30 years old this year, Nyetimber uses the anniversary to finally unveil its two 1086 Prestige Cuvées, a project that has been kept a closely-guarded secret until last night’s launch. Anne Krebiehl MW was there for The Buyer to hear CEO and owner Eric Heerema talk about how Nyetimber continues to be a ‘disruptor’ in the marketplace and to taste the wines themselves. For Anne, Nyetimber 1086 sets a new standard in English sparkling wine and proves, once again, the eminent suitability for Pinot Noir in this climate.
It’s the two years in bottle after disgorgement that is one of the key points of difference.
30 years after being founded, Nyetimber uses its anniversary year to release two vintage-dated prestige cuvées.
Named 1086, after the year in which the ancient Nyetimber Estate was first mentioned in the Doomsday Book as ‘Nitimbreha’, these two wines set a new standard and vindicate all who doubted English wine.
“Finally we can say 1086 out loud,” said Brad Greatrix, winemaker at Nyetimber together with his wife Cherie Spriggs, head winemaker, referring to the years and years they had to keep this exciting project under wraps.
Owner and CEO Eric Heerema, speaking at the Ritz in London, hailed the wines as “a dramatic step forward with Cherie and Brad. Together we left no stone unturned to make the best sparkling wine we could make. In 2009 we embarked on our dream.”
This vintage prompted them to select some of the very best fruit from their vineyards for the white prestige cuvée, a year later the same process made the base for the rosé prestige cuvée.
Heerema referred to Nyetimber as a “disruptor” of the global sparkling wine market and noted that right from the start the Nyetimber wines were ”priced boldly”.
Head winemaker Cherie Spriggs said: “We believe in the strength of simplicity and when we set out to make our prestige cuvée we decided to keep this strength.” Working with fruit exclusively from estate vineyards “brings real inspiration,” she said.
“The intention was to create balance,” noting that England “is blessed with acidity.” Both cuvées were given the luxury of two years post-disgorgement ageing. Both were à point last night, but it was the rosé that set a special accent.
Only 2600 bottles and 40 magnums of the white cuvée was made, it will retail at £150 for 750ml. Of the rosé cuvée 12,000 bottles were made and 850 magnums. The RRP for the 750ml rosé is £175.
2009 Nyetimber 1086
A blend of 46% Chardonnay, 43% Pinot Noir and 11% Pinot Meunier from greensand sites in West Sussex, this was bottled in March 2010, riddled in June 2016, disgorged in July 2016 and released in September 2018.

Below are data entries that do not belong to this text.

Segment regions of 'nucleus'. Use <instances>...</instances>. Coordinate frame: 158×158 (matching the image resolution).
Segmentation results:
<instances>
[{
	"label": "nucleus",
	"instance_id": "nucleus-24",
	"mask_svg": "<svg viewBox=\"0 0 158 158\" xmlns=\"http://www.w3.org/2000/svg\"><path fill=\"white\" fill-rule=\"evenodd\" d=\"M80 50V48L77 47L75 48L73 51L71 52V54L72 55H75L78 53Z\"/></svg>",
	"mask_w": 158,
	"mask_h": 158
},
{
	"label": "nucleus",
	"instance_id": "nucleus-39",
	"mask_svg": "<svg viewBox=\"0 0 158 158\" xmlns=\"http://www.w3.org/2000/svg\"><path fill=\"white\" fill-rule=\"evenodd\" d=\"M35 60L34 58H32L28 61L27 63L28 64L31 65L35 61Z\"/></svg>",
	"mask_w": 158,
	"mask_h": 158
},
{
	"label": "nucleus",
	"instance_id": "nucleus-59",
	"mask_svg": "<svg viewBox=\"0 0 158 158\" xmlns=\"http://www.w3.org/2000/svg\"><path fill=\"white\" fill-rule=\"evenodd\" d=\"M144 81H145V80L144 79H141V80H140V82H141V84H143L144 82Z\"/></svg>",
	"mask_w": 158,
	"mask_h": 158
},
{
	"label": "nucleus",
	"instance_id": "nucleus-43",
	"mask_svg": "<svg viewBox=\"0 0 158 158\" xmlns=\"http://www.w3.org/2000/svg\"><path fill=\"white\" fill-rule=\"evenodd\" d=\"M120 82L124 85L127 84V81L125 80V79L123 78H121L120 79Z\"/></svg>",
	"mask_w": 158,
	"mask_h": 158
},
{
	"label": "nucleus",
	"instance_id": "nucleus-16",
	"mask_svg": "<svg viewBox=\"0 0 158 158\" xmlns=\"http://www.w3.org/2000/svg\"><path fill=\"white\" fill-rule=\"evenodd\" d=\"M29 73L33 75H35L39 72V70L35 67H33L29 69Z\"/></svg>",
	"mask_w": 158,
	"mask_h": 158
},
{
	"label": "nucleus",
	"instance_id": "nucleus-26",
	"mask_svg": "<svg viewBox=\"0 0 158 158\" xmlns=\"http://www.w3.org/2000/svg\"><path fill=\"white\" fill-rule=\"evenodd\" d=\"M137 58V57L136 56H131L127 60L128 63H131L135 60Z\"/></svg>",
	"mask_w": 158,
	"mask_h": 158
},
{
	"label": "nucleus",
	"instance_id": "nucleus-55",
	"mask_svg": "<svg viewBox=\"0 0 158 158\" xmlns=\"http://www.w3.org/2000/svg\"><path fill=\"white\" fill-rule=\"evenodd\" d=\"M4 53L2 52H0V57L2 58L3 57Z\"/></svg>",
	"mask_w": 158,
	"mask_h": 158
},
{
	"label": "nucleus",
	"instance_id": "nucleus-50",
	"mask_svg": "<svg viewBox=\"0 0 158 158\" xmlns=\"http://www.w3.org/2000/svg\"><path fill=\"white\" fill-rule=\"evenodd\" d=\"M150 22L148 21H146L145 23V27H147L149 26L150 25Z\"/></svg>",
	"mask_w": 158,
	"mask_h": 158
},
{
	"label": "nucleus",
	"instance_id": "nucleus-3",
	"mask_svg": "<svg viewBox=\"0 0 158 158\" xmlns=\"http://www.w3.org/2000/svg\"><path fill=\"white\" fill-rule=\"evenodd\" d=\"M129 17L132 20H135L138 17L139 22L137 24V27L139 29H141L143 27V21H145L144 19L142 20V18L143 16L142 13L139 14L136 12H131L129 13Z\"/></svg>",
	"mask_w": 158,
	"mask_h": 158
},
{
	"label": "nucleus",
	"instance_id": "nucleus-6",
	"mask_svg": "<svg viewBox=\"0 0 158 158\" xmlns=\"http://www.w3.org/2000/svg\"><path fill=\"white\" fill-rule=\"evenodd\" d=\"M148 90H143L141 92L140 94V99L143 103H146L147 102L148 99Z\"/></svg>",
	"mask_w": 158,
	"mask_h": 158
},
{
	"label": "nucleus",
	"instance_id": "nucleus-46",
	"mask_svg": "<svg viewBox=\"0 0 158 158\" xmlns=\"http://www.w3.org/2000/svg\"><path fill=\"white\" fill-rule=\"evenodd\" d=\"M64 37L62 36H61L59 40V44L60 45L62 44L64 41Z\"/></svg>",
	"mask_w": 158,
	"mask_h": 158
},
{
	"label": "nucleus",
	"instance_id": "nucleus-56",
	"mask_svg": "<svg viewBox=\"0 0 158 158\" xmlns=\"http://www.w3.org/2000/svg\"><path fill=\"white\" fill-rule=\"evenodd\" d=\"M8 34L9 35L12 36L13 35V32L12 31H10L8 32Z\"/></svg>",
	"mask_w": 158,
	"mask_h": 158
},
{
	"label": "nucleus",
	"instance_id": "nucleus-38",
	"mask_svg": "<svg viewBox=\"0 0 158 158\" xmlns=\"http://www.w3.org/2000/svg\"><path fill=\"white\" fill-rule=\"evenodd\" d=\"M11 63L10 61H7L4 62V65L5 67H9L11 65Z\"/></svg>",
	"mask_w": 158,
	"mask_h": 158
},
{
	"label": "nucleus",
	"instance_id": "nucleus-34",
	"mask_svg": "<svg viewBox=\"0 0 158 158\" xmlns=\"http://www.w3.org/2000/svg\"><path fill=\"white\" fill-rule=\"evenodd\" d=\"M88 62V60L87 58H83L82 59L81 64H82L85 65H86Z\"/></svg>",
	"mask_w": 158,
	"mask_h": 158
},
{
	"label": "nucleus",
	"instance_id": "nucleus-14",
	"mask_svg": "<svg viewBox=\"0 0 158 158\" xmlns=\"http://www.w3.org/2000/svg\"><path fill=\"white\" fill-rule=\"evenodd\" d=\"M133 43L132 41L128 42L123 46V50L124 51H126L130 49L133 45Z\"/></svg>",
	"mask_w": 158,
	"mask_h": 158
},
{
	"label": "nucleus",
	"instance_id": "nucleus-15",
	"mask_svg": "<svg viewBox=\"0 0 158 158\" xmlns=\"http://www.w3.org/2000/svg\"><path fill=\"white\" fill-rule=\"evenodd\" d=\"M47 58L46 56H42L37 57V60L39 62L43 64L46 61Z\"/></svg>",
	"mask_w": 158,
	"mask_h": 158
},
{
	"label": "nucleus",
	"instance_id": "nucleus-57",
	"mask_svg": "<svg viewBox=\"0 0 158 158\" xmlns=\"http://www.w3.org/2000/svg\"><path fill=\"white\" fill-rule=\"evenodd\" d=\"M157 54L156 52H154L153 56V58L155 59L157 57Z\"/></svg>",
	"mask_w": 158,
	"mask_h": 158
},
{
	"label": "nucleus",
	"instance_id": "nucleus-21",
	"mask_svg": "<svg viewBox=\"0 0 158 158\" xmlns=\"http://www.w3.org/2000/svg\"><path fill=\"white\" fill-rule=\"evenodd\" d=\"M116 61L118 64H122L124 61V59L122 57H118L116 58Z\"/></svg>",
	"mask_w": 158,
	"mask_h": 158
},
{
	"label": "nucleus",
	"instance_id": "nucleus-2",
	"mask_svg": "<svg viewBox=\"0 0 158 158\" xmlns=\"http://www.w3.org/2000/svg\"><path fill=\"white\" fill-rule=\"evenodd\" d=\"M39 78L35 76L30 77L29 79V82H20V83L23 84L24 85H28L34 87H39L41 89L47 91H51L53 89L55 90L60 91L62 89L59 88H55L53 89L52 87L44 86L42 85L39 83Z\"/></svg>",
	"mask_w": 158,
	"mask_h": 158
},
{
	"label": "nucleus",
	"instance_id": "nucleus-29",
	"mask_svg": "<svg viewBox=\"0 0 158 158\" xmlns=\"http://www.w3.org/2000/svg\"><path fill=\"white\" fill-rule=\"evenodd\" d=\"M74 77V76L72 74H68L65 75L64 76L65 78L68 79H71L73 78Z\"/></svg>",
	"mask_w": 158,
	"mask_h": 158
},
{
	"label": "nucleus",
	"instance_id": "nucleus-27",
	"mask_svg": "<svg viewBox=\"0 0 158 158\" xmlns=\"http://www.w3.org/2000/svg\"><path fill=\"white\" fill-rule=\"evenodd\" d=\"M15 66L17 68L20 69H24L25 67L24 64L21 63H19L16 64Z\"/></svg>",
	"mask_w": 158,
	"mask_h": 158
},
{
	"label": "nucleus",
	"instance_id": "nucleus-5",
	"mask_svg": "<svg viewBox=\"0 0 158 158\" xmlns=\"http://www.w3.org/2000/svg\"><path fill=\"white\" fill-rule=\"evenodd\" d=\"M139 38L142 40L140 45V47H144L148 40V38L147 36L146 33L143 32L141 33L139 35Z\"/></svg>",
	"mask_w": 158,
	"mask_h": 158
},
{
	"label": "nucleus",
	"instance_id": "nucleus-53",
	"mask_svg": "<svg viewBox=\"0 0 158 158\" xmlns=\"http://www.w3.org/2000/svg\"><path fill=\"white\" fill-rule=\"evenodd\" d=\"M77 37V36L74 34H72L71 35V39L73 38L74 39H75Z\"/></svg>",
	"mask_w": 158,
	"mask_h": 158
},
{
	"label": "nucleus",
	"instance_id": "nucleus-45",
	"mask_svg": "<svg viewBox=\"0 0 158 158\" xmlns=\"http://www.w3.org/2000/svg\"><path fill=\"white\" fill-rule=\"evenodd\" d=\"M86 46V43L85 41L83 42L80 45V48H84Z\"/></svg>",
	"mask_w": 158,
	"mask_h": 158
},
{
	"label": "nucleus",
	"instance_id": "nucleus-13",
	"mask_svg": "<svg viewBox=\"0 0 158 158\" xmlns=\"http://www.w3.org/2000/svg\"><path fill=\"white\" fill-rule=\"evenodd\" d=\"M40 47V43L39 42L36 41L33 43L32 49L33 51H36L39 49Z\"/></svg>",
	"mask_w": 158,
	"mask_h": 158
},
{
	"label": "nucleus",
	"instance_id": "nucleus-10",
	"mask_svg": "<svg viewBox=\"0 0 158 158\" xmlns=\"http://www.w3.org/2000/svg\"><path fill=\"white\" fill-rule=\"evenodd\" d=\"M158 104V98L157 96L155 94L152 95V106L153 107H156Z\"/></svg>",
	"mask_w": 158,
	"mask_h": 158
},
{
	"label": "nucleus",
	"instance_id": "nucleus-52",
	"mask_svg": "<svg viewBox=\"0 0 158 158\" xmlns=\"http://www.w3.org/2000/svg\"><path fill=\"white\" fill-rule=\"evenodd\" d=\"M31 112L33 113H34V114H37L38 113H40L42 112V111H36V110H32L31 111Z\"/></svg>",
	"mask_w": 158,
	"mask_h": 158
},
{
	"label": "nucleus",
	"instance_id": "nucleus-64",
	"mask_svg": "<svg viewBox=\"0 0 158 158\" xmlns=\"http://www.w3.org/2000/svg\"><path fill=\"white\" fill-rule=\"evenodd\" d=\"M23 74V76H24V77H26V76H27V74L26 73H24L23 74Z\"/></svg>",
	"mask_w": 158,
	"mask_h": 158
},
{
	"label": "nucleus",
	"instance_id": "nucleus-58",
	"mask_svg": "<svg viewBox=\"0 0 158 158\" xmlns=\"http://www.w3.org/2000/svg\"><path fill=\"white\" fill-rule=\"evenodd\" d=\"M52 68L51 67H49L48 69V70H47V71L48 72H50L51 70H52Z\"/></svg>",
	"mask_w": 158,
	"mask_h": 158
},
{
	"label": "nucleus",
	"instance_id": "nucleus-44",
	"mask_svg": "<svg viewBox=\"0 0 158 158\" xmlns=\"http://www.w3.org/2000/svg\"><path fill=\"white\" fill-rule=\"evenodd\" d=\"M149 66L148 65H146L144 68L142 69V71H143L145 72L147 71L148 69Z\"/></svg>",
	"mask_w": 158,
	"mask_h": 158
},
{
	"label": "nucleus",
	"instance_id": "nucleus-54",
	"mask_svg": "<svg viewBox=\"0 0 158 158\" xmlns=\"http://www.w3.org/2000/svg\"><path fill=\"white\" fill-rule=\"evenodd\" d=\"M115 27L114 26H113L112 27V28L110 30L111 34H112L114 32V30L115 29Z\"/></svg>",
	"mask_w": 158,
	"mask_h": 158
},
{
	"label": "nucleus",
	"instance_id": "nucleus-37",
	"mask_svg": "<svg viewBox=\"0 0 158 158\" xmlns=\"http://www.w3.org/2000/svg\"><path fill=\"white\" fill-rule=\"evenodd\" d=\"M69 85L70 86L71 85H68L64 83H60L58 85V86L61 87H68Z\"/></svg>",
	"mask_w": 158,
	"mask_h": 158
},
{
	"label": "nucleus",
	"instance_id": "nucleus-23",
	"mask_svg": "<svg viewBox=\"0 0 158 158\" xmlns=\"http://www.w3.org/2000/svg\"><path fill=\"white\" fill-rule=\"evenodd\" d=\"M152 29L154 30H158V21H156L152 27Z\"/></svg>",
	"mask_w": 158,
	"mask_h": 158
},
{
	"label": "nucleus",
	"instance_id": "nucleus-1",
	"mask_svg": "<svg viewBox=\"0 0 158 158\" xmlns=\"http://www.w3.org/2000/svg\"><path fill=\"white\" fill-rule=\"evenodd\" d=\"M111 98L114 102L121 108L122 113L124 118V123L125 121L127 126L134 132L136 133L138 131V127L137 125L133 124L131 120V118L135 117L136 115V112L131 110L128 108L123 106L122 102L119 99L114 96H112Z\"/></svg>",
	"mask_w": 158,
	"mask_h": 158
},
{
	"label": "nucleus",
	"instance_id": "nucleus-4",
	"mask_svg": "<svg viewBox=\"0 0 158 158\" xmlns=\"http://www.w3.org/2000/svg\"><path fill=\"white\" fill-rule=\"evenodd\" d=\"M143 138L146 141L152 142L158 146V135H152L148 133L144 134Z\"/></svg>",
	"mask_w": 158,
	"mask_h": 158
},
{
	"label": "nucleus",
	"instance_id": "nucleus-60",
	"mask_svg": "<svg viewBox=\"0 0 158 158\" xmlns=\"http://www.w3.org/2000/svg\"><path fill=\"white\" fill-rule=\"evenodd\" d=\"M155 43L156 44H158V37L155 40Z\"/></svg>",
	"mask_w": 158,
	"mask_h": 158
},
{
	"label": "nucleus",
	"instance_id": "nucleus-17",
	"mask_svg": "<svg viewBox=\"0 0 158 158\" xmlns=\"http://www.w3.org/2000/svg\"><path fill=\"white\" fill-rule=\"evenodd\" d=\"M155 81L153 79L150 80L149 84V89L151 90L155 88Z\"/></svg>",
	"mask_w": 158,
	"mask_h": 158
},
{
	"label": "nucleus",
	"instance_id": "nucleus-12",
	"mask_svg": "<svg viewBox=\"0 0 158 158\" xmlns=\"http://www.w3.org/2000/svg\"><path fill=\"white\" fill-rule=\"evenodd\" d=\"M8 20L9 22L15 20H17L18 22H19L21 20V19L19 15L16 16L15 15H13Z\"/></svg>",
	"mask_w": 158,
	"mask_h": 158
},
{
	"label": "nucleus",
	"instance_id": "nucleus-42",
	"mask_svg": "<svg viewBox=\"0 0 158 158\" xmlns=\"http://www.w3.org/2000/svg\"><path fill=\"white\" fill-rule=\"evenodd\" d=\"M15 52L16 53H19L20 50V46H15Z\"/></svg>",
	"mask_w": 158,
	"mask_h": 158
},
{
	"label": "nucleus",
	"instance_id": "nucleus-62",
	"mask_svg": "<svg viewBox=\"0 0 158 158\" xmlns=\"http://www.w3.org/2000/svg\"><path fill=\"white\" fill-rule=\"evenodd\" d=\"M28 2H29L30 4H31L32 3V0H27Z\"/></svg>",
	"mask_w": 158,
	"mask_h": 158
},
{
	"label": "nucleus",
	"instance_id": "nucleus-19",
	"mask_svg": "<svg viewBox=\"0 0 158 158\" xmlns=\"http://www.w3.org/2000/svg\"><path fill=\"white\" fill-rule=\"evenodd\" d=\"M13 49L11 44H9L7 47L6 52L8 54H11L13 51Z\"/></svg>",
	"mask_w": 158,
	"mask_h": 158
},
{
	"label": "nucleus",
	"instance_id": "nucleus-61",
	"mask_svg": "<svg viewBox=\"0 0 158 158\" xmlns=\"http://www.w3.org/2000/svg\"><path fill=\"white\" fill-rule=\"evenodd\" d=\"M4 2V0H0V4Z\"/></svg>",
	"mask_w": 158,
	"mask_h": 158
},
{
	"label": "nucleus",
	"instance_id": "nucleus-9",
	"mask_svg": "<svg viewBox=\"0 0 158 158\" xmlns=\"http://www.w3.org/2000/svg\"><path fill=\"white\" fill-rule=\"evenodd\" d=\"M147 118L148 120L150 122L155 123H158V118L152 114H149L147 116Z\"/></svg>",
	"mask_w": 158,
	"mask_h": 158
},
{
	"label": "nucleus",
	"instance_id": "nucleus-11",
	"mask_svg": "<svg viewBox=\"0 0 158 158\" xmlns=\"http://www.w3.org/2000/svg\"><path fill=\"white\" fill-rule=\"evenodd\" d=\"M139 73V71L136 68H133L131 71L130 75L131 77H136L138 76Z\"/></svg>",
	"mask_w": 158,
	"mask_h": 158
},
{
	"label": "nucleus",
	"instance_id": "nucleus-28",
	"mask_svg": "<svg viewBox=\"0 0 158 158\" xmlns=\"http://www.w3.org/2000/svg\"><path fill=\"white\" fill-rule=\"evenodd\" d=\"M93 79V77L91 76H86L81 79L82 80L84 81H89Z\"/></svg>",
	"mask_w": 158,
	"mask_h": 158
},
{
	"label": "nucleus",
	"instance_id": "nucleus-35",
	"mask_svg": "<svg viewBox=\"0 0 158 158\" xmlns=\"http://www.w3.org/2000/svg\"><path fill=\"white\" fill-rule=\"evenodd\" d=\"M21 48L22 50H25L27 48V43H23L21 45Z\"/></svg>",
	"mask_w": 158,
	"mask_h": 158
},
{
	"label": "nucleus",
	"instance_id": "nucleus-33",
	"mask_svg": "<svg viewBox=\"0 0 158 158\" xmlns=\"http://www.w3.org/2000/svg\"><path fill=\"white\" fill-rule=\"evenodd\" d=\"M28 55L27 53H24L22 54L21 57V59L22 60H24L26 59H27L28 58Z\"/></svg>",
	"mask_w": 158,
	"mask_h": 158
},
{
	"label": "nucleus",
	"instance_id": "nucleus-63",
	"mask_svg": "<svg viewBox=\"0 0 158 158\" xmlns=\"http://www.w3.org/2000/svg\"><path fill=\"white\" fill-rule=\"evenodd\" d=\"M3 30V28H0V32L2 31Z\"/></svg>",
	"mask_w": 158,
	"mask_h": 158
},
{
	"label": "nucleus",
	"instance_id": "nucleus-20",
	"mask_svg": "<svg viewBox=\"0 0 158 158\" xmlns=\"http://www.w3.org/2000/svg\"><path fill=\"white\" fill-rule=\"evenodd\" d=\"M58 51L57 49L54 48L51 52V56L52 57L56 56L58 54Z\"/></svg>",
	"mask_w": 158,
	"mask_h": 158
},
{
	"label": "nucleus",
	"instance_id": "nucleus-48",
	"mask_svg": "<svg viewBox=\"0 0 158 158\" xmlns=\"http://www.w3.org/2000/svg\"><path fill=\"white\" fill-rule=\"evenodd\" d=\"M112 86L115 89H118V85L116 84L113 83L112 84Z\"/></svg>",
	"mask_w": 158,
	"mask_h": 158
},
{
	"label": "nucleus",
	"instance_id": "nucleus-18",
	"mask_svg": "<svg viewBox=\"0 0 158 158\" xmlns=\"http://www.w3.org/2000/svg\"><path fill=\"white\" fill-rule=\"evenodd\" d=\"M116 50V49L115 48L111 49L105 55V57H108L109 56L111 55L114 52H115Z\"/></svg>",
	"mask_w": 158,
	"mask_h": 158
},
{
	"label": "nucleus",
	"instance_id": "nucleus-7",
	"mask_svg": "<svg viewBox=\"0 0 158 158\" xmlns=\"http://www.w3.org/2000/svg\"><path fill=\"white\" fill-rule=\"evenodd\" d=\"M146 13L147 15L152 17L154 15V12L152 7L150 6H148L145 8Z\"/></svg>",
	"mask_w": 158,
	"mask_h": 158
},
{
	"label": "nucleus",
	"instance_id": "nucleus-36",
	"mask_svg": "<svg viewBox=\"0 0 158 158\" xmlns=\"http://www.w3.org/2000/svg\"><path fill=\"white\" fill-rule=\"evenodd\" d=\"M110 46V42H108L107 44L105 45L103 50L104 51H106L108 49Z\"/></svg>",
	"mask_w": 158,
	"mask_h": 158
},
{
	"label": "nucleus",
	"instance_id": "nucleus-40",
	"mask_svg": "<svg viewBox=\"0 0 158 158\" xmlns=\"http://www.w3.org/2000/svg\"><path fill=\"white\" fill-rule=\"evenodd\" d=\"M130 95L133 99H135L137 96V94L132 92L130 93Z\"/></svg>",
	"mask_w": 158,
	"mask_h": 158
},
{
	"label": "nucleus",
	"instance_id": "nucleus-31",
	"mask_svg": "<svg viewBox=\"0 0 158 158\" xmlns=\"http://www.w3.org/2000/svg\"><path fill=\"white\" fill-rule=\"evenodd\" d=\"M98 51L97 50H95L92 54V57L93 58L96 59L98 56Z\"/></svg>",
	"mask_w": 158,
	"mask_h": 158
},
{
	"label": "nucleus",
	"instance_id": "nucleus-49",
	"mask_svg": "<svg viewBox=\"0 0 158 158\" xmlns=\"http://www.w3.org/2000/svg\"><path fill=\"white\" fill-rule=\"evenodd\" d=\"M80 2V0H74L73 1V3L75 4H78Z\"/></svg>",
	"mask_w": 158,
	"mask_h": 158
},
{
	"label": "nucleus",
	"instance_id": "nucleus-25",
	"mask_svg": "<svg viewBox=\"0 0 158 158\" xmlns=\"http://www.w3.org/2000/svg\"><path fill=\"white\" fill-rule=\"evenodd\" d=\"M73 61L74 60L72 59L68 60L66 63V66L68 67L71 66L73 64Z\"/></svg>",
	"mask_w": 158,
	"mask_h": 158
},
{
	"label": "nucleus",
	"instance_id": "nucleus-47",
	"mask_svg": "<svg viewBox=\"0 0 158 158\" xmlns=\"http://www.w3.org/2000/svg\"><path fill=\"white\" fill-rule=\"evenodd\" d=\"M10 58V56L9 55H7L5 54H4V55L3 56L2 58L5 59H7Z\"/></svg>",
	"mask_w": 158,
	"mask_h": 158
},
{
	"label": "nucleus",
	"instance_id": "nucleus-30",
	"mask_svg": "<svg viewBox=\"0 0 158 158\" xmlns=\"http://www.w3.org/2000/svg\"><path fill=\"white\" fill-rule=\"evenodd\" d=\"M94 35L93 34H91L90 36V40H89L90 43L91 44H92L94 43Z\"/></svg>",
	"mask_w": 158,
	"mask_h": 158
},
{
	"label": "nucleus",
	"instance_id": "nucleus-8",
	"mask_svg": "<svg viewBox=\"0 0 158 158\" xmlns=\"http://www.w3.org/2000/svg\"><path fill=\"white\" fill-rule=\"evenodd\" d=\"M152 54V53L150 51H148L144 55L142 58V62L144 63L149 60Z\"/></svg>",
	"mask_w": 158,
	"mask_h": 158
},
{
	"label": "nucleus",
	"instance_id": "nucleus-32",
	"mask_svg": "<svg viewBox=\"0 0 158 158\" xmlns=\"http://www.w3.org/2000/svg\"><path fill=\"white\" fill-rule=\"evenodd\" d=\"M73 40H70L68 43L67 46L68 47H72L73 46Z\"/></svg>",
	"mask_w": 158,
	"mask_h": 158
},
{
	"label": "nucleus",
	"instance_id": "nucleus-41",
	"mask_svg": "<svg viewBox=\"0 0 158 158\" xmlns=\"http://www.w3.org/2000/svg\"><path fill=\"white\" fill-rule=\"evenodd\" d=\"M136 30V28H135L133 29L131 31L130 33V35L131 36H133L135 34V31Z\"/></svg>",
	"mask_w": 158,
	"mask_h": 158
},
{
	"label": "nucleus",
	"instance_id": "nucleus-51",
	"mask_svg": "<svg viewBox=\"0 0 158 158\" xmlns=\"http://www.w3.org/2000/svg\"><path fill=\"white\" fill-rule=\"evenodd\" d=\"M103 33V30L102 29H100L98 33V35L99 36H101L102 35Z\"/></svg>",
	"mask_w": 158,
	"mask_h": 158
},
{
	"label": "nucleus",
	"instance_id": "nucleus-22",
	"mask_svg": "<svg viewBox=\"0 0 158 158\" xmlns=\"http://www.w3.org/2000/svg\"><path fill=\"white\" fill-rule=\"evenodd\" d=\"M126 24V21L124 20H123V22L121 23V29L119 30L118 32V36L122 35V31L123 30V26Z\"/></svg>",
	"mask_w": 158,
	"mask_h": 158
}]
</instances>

At first taut and closed, the wine opened up beautifully, revealing a nose of sablé biscuit, sea breeze and a touch of lemon freshness. The creamy but slender body hints at a wonderful depth that opened to suggestions of honey, earth and lemon zest.
The wine is lovely now with a remarkable texture but certainly has the substance to develop. It benefits immensely from its post-disgorgement age.
2010 Nyetimber 1086 Rosé
A blend of 75% Pinot Noir (of which 19% had been vinified as red) and 25% Chardonnay, both from West Sussex, this was bottled in April 2011, riddled in February 2016, disgorged in June 2016 and released in September 2018.
It has an alluring colour of smoky, dusky pink. Its scented, lifted nose of pure redcurrant is arresting. The palate is slender, sleek and even a little crunchy – but aligned to the Nyetimber creaminess and fine mousse. Crisp, red apple and purest, tart redcurrant fruit shine. This is lovely now but will evolve. While both wines are great achievements, it is the rosé that proves the absolute and eminent suitability of Pinot Noir for this climate. Its fruit is brilliant and clear-cut with an aromatic hinterland and depth well worth exploring.